(Visual spatial reasoning items)
####################

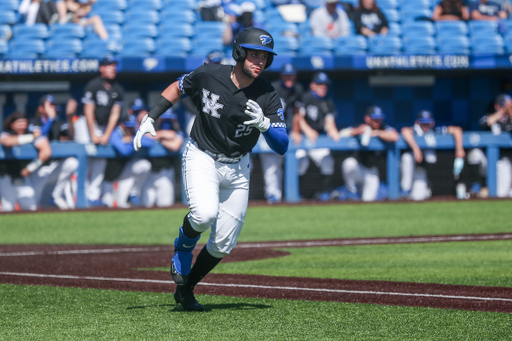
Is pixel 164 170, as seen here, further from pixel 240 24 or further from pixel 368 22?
pixel 368 22

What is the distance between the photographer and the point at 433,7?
47.7ft

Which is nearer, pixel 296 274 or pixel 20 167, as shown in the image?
pixel 296 274

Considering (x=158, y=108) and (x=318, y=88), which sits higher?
(x=318, y=88)

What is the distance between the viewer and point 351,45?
13.0m

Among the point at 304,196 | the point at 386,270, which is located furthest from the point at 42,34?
the point at 386,270

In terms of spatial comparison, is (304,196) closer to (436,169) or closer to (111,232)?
(436,169)

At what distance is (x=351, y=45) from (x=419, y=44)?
4.22 feet

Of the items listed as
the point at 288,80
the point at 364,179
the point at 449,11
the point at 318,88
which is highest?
the point at 449,11

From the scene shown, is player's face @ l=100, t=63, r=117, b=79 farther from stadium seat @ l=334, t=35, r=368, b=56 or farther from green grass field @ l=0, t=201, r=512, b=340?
stadium seat @ l=334, t=35, r=368, b=56

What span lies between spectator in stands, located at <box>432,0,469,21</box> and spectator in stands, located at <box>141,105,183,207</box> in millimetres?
5980

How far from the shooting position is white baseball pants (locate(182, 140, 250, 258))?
4.26 meters

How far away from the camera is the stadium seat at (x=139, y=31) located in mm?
13117

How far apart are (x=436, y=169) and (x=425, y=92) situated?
10.2 ft

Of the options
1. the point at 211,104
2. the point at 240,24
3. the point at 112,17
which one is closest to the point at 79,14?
the point at 112,17
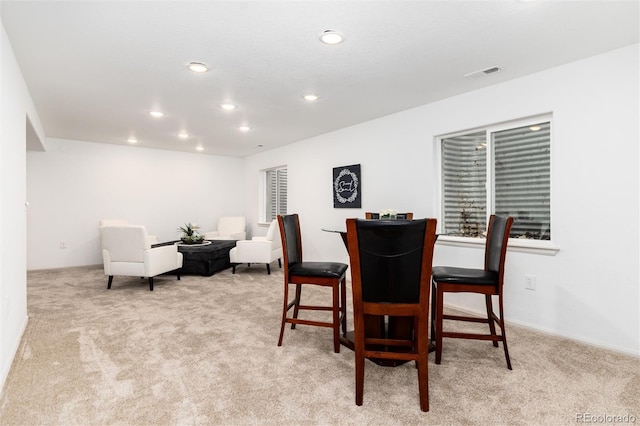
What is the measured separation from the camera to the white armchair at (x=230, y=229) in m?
7.27

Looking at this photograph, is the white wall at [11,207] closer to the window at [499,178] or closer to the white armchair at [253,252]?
the white armchair at [253,252]

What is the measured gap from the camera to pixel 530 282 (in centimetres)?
319

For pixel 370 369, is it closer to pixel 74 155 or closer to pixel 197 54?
pixel 197 54

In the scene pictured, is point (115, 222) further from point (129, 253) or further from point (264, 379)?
point (264, 379)

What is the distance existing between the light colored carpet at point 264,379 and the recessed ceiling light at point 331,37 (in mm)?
2252

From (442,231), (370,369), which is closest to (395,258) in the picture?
(370,369)

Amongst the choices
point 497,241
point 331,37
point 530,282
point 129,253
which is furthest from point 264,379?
point 129,253

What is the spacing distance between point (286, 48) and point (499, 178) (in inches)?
96.7

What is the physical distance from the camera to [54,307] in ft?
12.5

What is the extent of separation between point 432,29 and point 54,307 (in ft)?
14.7

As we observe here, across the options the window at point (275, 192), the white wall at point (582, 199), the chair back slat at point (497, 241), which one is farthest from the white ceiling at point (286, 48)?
the window at point (275, 192)

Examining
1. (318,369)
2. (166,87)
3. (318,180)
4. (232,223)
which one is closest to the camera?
(318,369)

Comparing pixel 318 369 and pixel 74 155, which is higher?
pixel 74 155

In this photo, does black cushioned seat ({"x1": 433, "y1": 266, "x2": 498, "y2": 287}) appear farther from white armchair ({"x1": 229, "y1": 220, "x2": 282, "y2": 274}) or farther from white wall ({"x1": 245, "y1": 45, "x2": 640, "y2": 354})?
white armchair ({"x1": 229, "y1": 220, "x2": 282, "y2": 274})
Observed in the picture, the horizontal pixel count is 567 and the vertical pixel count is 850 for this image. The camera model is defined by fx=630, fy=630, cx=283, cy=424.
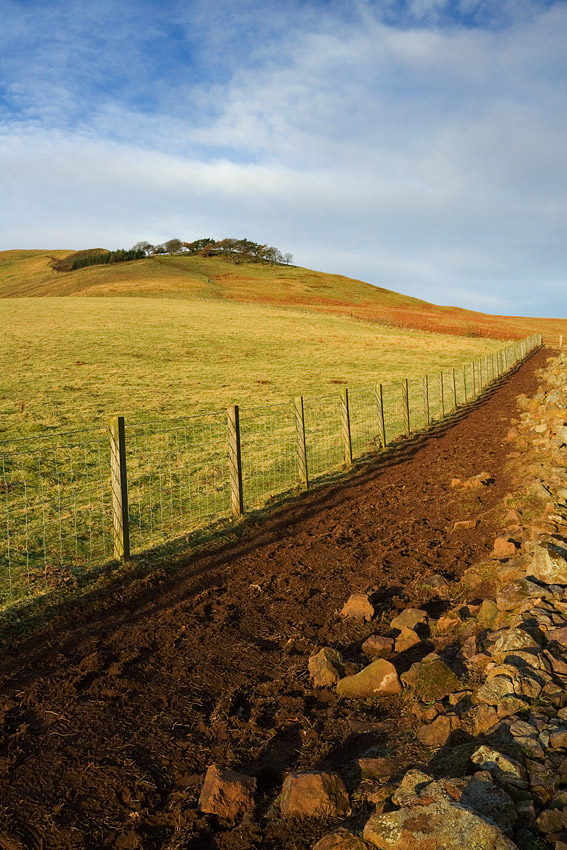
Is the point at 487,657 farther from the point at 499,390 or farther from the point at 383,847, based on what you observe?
the point at 499,390

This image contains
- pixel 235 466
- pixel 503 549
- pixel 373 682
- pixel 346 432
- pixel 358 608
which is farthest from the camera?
pixel 346 432

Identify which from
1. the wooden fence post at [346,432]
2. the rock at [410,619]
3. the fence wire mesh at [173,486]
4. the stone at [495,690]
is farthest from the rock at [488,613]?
the wooden fence post at [346,432]

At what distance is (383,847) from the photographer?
10.3 ft

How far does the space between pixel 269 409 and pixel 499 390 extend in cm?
1470

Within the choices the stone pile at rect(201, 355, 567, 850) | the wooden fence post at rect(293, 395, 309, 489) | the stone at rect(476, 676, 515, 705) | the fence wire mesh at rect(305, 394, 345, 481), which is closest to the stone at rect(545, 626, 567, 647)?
the stone pile at rect(201, 355, 567, 850)

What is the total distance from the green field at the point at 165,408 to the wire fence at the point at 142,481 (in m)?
0.05

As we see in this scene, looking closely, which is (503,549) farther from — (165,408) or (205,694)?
(165,408)

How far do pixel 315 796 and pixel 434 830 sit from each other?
861mm

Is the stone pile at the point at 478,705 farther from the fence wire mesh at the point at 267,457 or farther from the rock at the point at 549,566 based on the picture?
the fence wire mesh at the point at 267,457

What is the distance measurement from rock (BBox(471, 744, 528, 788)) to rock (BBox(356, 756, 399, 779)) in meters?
0.57

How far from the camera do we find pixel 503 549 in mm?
7738

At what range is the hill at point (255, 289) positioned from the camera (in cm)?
7612

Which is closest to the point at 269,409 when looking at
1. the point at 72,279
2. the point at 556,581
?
the point at 556,581

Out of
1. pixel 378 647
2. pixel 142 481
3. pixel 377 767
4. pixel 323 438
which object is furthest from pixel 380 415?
pixel 377 767
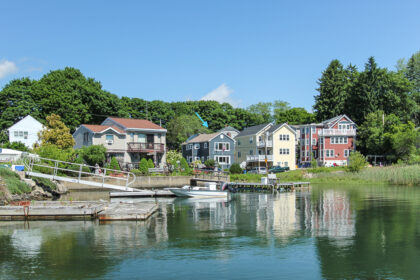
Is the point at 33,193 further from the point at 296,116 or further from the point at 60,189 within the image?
the point at 296,116

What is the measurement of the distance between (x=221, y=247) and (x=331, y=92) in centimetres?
8581

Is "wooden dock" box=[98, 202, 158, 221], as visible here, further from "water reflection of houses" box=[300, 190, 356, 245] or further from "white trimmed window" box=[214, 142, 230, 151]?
"white trimmed window" box=[214, 142, 230, 151]

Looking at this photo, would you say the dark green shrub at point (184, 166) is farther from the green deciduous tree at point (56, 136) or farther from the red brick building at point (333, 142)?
the red brick building at point (333, 142)

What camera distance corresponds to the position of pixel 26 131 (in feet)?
219

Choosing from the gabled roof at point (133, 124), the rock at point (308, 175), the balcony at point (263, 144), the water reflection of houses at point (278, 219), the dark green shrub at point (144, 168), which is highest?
→ the gabled roof at point (133, 124)

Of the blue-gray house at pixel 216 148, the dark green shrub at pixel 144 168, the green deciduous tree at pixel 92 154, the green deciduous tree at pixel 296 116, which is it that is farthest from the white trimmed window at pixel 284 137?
the green deciduous tree at pixel 92 154

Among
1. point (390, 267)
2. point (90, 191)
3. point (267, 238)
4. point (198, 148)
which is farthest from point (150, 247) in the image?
point (198, 148)

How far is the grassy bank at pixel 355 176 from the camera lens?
5638 centimetres

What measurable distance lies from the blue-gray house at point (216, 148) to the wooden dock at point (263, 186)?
75.9 feet

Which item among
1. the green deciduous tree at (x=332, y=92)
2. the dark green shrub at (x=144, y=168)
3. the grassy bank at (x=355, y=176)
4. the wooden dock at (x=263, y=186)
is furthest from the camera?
the green deciduous tree at (x=332, y=92)

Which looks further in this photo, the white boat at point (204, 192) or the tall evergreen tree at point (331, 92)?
the tall evergreen tree at point (331, 92)

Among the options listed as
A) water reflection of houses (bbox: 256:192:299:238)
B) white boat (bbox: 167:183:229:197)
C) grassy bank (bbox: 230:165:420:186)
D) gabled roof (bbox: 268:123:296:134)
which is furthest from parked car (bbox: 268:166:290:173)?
water reflection of houses (bbox: 256:192:299:238)

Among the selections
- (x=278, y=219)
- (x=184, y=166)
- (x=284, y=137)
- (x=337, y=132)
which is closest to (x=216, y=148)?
(x=284, y=137)

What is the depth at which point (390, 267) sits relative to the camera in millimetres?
14992
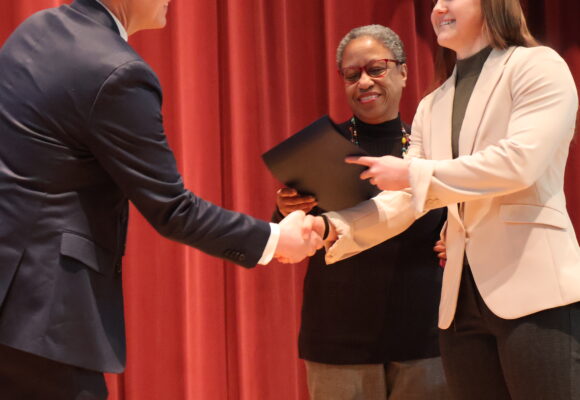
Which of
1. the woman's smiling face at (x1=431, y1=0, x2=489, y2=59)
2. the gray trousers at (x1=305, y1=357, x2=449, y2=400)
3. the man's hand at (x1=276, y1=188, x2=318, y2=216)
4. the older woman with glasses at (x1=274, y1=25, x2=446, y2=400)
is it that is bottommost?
the gray trousers at (x1=305, y1=357, x2=449, y2=400)

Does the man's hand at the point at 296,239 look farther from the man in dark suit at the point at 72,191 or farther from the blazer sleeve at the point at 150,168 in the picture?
the man in dark suit at the point at 72,191

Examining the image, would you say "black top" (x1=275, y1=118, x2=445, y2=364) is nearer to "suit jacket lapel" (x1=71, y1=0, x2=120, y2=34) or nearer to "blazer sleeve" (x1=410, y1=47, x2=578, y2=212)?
"blazer sleeve" (x1=410, y1=47, x2=578, y2=212)

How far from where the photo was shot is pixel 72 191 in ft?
4.52

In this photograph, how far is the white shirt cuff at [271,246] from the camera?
160cm

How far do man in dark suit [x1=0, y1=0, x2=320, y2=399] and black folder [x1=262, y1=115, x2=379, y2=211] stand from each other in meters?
0.42

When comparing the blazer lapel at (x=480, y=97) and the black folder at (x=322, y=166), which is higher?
the blazer lapel at (x=480, y=97)

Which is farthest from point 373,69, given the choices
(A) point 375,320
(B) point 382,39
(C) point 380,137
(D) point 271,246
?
(D) point 271,246

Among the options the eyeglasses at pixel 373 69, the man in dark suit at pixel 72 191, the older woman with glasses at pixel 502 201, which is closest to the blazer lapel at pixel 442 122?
the older woman with glasses at pixel 502 201

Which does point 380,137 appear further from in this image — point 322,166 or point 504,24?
point 504,24

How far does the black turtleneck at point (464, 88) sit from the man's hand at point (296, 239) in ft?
1.42

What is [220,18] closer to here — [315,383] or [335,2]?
[335,2]

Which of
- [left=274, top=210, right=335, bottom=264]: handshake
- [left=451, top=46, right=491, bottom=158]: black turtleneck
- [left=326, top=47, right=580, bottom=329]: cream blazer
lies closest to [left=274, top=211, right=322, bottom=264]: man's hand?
[left=274, top=210, right=335, bottom=264]: handshake

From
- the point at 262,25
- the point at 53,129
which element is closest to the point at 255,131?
the point at 262,25

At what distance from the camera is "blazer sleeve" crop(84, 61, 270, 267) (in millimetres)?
1378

####################

Short problem
Transcribe exactly the line containing "Among the options the" and all remaining lines of the material, ending with the last one.

Answer for this exercise
Among the options the eyeglasses at pixel 373 69, the man in dark suit at pixel 72 191, the older woman with glasses at pixel 502 201, which is closest to the blazer lapel at pixel 442 122?
the older woman with glasses at pixel 502 201

Which does point 380,137 appear further from in this image — point 322,166 or point 504,24?
point 504,24

How far does the black turtleneck at point (464, 88) sit from the man's hand at point (296, 239) in ft?
1.42

What is [220,18] closer to here — [315,383] or [335,2]?
[335,2]

Which of
- [left=274, top=210, right=335, bottom=264]: handshake
- [left=451, top=46, right=491, bottom=158]: black turtleneck
- [left=326, top=47, right=580, bottom=329]: cream blazer
lies closest to [left=274, top=211, right=322, bottom=264]: man's hand?
[left=274, top=210, right=335, bottom=264]: handshake

From
- the point at 262,25
- the point at 53,129
which element is closest to the point at 255,131?
the point at 262,25

At what distance from the camera is "blazer sleeve" crop(84, 61, 270, 267) (in millimetres)?
1378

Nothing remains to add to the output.